• **EXERCISES**:
(1) Translate this sentence from the holiday-let stamp duty text into Spanish: "A holiday cottage that was residential for SDLT in March 2025 is still residential in 2026."
(2) Using the holiday-let stamp duty text, explain why abolishing the Furnished Holiday Lettings regime on 6 April 2025 did not change the stamp duty on buying a holiday let.

• **DOCUMENT SECTION**:

--------

Does stamp duty still apply to a furnished holiday let after April 2025?
Yes. Buying a furnished holiday let in England or Northern Ireland still triggers stamp duty land tax, and for the great majority of holiday cottages and apartments the 5% additional dwellings surcharge applies on top of the standard rates.
The confusion is understandable. The Furnished Holiday Lettings regime was abolished on 6 April 2025, and a lot of buyers assume that abolishing the regime changed everything about how a holiday let is taxed. It did not change the stamp duty. FHL status was always an income tax and capital gains tax label. It governed whether the property qualified for capital allowances, Business Asset Disposal Relief and certain pension and loss reliefs. It never governed SDLT, which is charged by reference to the physical character of the building at the point you complete, not the tax regime that applies to the rental profits afterwards.
So the honest answer to the underlying question is that nothing about the SDLT on your purchase changed on 6 April 2025. A holiday cottage that was residential for SDLT in March 2025 is still residential in 2026. What changed is everything after the purchase: the income is now taxed as an ordinary property business, the gain on sale is taxed under the standard residential CGT rates, and Section 24 bites on the mortgage interest. We cover that below, because it is the part that genuinely caught FHL owners out.
Why most holiday lets are residential for SDLT
SDLT splits every purchase into one of two camps, and the camp decides both the rate scale and whether the surcharge can apply.

--------

• **RAW RECORDS**:

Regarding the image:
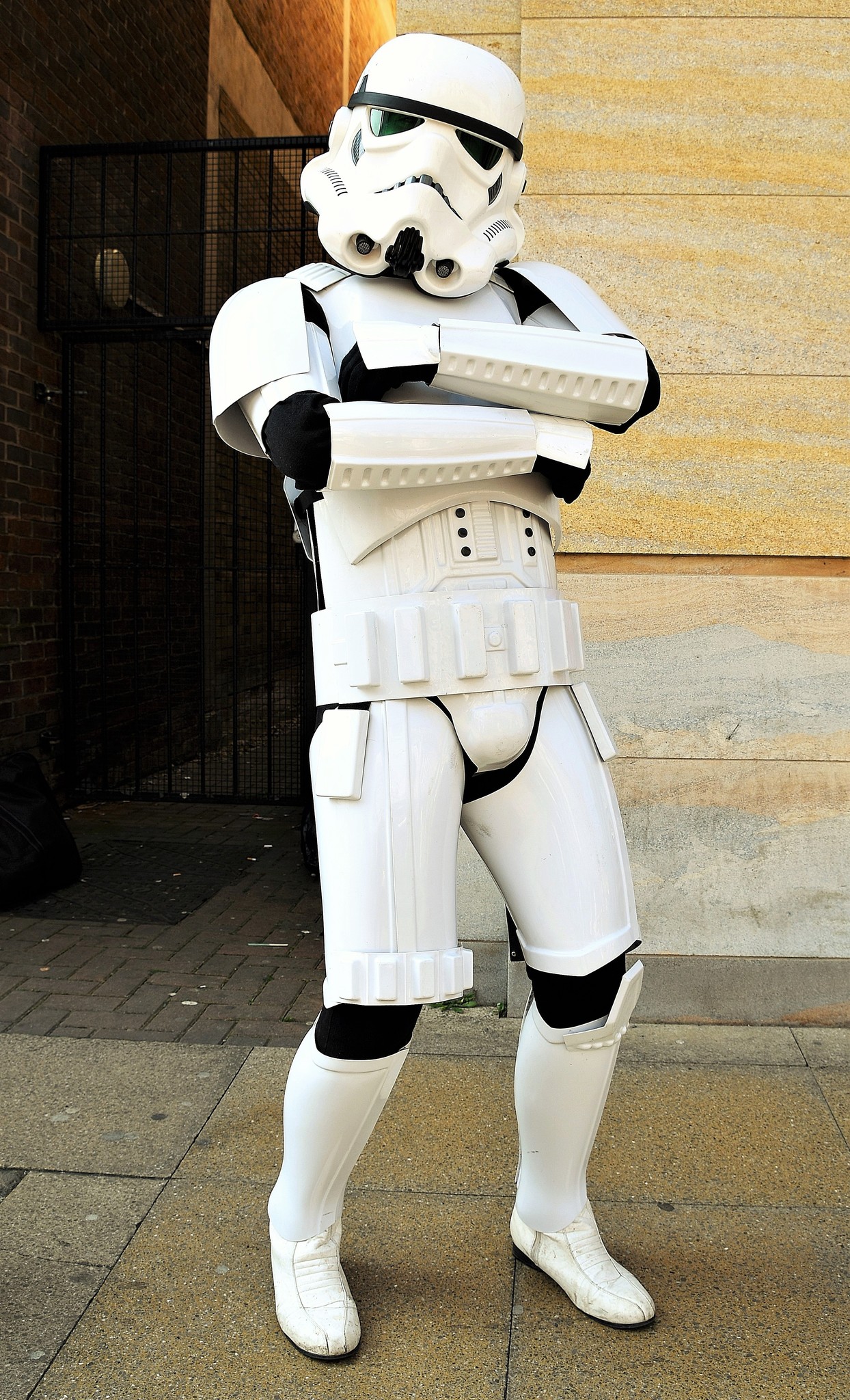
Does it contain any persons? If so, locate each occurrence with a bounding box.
[203,33,660,1361]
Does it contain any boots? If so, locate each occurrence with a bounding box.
[509,960,656,1331]
[266,1013,412,1362]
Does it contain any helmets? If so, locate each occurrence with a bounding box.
[302,33,530,297]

--------

• **ANSWERS PER TASK**:
(1) Una casa de vacaciones que era residencial a efectos del SDLT en marzo de 2025 sigue siendo residencial en 2026.

(2) FHL status was only an income tax and capital gains tax label. It governed reliefs such as capital allowances and Business Asset Disposal Relief, but it never governed SDLT. SDLT is charged according to the physical character of the building at completion, not the tax regime that later applies to the rental profits.